邱晨吩咐下去,陈嬷嬷等人办事迅速,很快就备妥了棉衣粮米等物。邱晨琢磨着家里的事情备的差不多了,就是梁国公府那边的梧桐苑也收拾利落了,于是,就跟秦铮商议,她想带着阿福阿满和昀哥儿去庄子上一趟,按例慰问庄子上的老人外,也按照派人打听好的名单,去周边的村庄,特别是庄子周边受过灾的村子里,送一些冬衣粮食去。她想着让孩子们看看那些人的苦难、艰辛,能够更珍惜眼下的生活,也培养孩子们怜贫惜老的理念。
比较意外的,秦铮却并不支持。
看着妻子的意外和惊讶,秦铮揽了揽她的肩头,缓缓解释道:“如今天寒地冻的,清洗不易,又加之饥寒交迫,那些人家里难免有些腌臜,说不得就有疠疫病气沾染过人……所以,你和孩子们都不要去。命人去那些村落发放,那些人能穿上衣吃上饭就好。”
这些只是没想到,秦铮一说,邱晨也就明白了。
还真是这样。那些百姓饥寒交迫之下,难免有生病的,不说别的,感冒伤寒是少不了的,这些病都传染,而且,在这个时代都是能够致命的。若是带孩子们去被传染了,还真就得不偿失、事与愿违了。
点头应着,邱晨有些惭愧道:“你说的有理,是我想的不周全。”
秦铮拍拍妻子的脊背,轻笑道:“你想的也有道理……不如,就带孩子们去庄子上转转吧,庄户们的情形好一些,有什么咱们也明了,倒是不虞有什么不妥当。”
邱晨点点头:“嗯,就这样。我准备准备,后日带孩子们去,在庄子上住一晚,第二天回来……就是你只能自己在家了。”
秦铮微微挑着眉,微笑道:“为什么我要自己在家?”
“你又没放假,还要上衙的……不然,咱们还可以带孩子们去山上狩猎!”这么说着,邱晨不由怀念起秦铮在家‘思过’的日子,不用上衙,轻轻松松地,还有大把的时间陪她陪孩子,哪里像现在这样,天天早出晚归的,不黑天都不见人影儿的。
看着有些孩子气的妻子,秦铮忍不住失笑起来,低头亲了亲妻子的发丝,含笑问道:“嫌我冷落了你们母子?嗯?……”
“……才没有!”邱晨的表情早就说明了一切,却还下意识不肯承认,嘴硬。
秦铮无声地笑笑,道:“哦,原来还想着陪你们去庄子上住几日,没想到人家还不稀罕!”
邱晨愣了一下,猛地抬头,问道:“你不要上衙了?要过年了,你们不是比平日更忙么?”
秦铮低头,用头抵着妻子的额头,道:“工部,是腊月前忙,真到了腊月反而不忙了。我那边却是与这些个都没甚关系,有始有终,忙完了就暂时无事了。”
听秦铮这么一说,还真是有些道理,邱晨也就相信了,刚刚满心的不满幽怨瞬间被欢喜代替。
她的眸子在夜色里显得格外闪亮,眨着眼睛道:“原来还想着去通州……若是如此,咱们干脆去趟雁翅镇吧!”
说完,不等秦铮说话,邱晨自己就先否定了,叹息着:“还是不行……怎么也是要过年了,也就能抽出两天功夫来……十八那天,常佳仪还要来咱们家请客。”
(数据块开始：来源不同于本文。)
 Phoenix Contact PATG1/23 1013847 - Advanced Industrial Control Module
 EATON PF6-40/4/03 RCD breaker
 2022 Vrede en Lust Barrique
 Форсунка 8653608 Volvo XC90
见妻子宜嗔宜喜的,秦铮也明白,妻子习惯了乡村随意自在的日子,时间久了难免怀念,更愿意去庄子上住些日子。只是,被庶务缠身,又哪里能那般随意任性。另外也难免自愧,承诺妻子南下出游的话说了许多次,却一直没能兑现。
暗暗吐出一口气来,秦铮无言地拥紧了妻子。邱晨也伸出手,回抱住丈夫的腰身,将身体往丈夫的怀里挤了挤,寻了个更加舒适的位置,安心地闭上眼睛,睡去了。
第二日是腊月十五。初一十五是大日子,适宜进寺上香,却不适宜其他活动。而且,邱晨之所以推后一日,也是有心留一天时间为十八那天的聚会做做准备,也给孩子们留出一天的时间来准备准备。昀哥儿小,一应事宜还都由着她做主,阿福阿满都渐渐大了,有些自己的意愿,她也愿意尊重孩子们的意愿。
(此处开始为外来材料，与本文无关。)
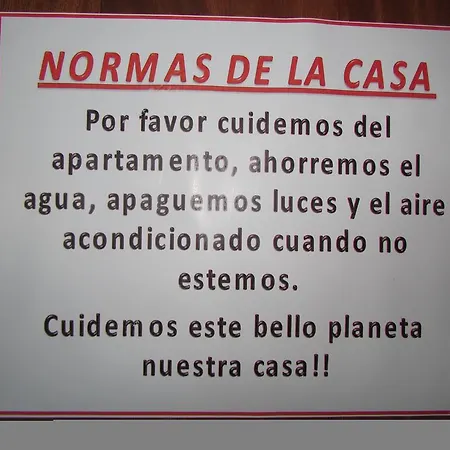 Caribe Apartamento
跟孩子们一说,不必说自然都是欢喜无限的,只阿福略略迟疑了下,也答应下来。
邱晨在旁边看得清楚,笑着道:“福儿是担忧冰戏之事吧?”
阿福笑着道:“是有些担心。不过,小子们的功夫已经练得有了些底子,技战术方面有成子哥领着练也是一样的。母亲不必为儿子忧心!”
邱晨欣慰着,儿子果真是大了,懂事了,不但更沉稳了,还懂得开解她,不让她忧心。
“那就好。”邱晨笑着道,“你准备准备,你爹爹也一起去,若是有功夫可能带你们射猎。”
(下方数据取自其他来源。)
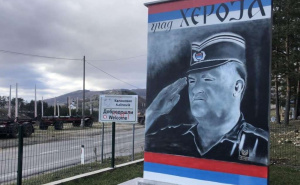 Udruženje žrtava uputilo zahtjev Schmidtu: "Zaustaviti negiranje i afirmaciju zločina u RS"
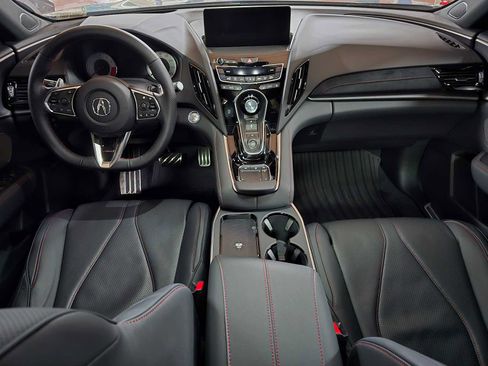 Used 2025 Acura RDX A-Spec image 18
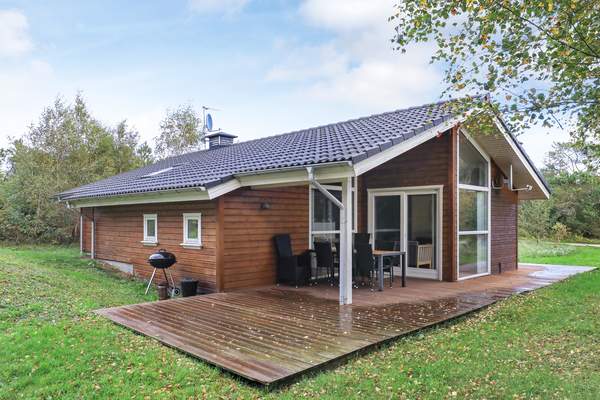 Ferienhaus 68355 - Hausfoto 18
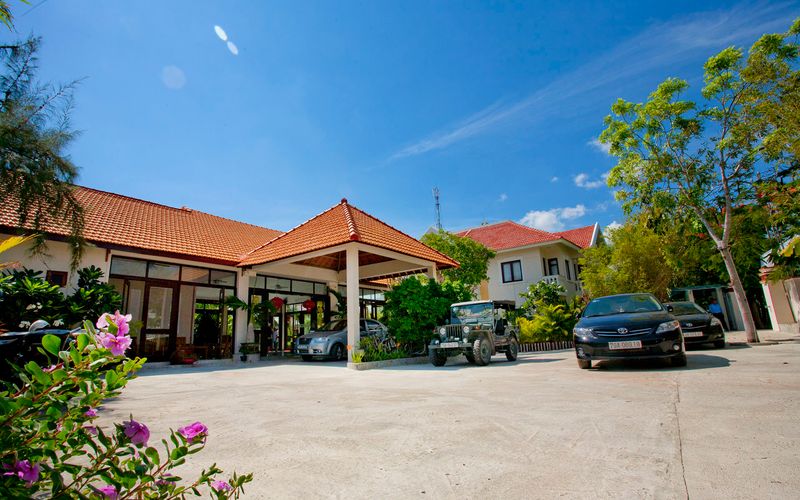 Tổng quan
“啊,射猎?”阿满兴奋地叫了一声,随即又有些可惜道,“若是去雁翅镇还好,京郊的庄子哪里有什么猎物,不过是几只野兔野鸡野鸽子罢了!”
邱晨含笑睨了她一眼,阿满惊觉地看过来,讪讪一笑,道:“我知道,过年忙,嘿嘿,能射射兔子野鸡也不错!”